Entertainment Editor Andy Gray

Maybe if John McClane had worn a Santa suit while defending Nakatomi Plaza, more people would consider “Die Hard” a Christmas movie.

That’s what I expected “Violent Night” to be, that David Harbour would be playing a man with a particular set of skills (ex-military, ex-law enforcement) now dressed up as Santa Claus for a sad, but noble reason (the only way he could be near his child and his estranged wife at Christmas was disguised as Santa or he had a child who died and the only thing that brings him temporary comfort is making other kids happy at the holidays).

Then he finds himself in the wrong place at just the right time to put those skills to use to thwart the robbers who crash the party.

That’s what I assumed from seeing the poster and half paying attention to the advertising for the film, but “Violent Night” is something far more bizarre and audacious.

Harbour isn’t playing a guy dressed as Santa. He is Santa, albeit more “Bad Santa” than “Miracle on 34th Street.”

“Violent Night” is all the tropes of holiday movies woven into a horrifically gory action film and delivered with a sneer. It’s the perfect movie for someone who considers The Kinks’ “Father Christmas” their Yuletide favorite, and “Violent Night” makes “Father Christmas” sound like “O, Come All Ye Faithful” by comparison.

How a warrior from 1,100 years ago became St. Nick isn’t clear. Harbour’s character more than once explains he doesn’t really know how all this Santa business works, but he has a bag that magically produces presents, eight reindeer who leaves buffalo-sized piles on the roofs they land on and — most importantly for the plot — still retains his skills wielding a Thor-like sledgehammer.

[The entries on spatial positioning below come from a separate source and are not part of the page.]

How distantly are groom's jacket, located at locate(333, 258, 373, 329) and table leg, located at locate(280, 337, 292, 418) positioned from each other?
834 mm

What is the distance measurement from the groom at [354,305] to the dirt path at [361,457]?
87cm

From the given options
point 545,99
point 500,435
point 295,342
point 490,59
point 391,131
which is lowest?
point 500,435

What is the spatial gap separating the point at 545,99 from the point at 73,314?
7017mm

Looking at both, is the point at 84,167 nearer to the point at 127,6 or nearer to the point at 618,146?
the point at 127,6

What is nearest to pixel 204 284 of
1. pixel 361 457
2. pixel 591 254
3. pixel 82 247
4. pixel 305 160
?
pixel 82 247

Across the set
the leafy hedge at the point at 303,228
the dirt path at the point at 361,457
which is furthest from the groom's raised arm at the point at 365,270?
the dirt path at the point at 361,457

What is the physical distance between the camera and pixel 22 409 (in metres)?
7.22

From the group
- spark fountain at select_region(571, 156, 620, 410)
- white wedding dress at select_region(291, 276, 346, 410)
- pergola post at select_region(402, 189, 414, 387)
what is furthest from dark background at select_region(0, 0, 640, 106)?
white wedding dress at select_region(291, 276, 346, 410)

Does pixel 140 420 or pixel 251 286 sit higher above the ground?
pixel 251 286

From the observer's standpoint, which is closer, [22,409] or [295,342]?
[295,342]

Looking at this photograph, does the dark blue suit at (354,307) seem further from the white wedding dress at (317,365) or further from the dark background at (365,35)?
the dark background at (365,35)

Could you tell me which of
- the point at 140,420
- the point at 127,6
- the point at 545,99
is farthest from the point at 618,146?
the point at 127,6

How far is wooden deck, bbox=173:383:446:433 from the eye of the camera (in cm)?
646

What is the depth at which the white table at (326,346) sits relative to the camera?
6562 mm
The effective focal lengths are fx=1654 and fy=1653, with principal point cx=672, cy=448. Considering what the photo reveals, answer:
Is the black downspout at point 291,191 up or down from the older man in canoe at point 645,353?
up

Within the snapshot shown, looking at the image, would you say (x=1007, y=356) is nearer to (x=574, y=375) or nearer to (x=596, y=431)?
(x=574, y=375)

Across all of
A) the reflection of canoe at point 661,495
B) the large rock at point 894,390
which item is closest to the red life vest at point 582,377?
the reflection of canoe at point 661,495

Jimmy (John Leguizamo), who goes by “Scrooge,” leads a team of skilled criminals who also have “Reservoir Dogs”-like nicknames (Sugar Plum, Gingerbread, Krampus) that is in search of $300 million in government money that is hidden in the compound of wealthy matriarch Gertrude Lightstone (Beverly D’Angelo, whose casting no doubt is a wink to “National Lampoon’s Christmas Vacation”), who is surrounded by her greedy, groveling family on Christmas Eve.

With the help of Trudy (Leah Brady), the closest thing to a likable person in the entire Lightstone clan and a character who conveniently saw “Home Alone” the night before, Santa tries to save the day.

Trudy’s “Home Alone”-inspired “pranks” cause more than slapstick violence — these criminals become the Wet Bandits because they’re blood-covered — and director Tommy Wirkola (writer-director of the “Dead Snow” Nazi zombie movies) knows how to stage vicious mayhem.

The biggest problem with the movie is the Lightstones are such a reprehensible lot. Even with dozens dead before the closing credits, viewers might wish the body count was higher.

But this isn’t a movie anyone watches for the plot. Viewers will be too busy picking out the homages to countless other holiday favorites (although there was nothing involving a tongue and a pole, which seems like a missed opportunity for “A Christmas Story” joke). The screenplay by Pat Casey and Josh Miller also enjoys juxtaposing the festive and the foul, like choreographing some of the grisliest fights to a sappy Bryan Adams song called “Christmas Time,” and providing plenty of other moments designed to generate a chuckle and a cringe simultaneously

Look for “Violent Night,” which opens this weekend, to become a holiday tradition for anyone who has programmed the television to skip the Hallmark and Lifetime channels in December.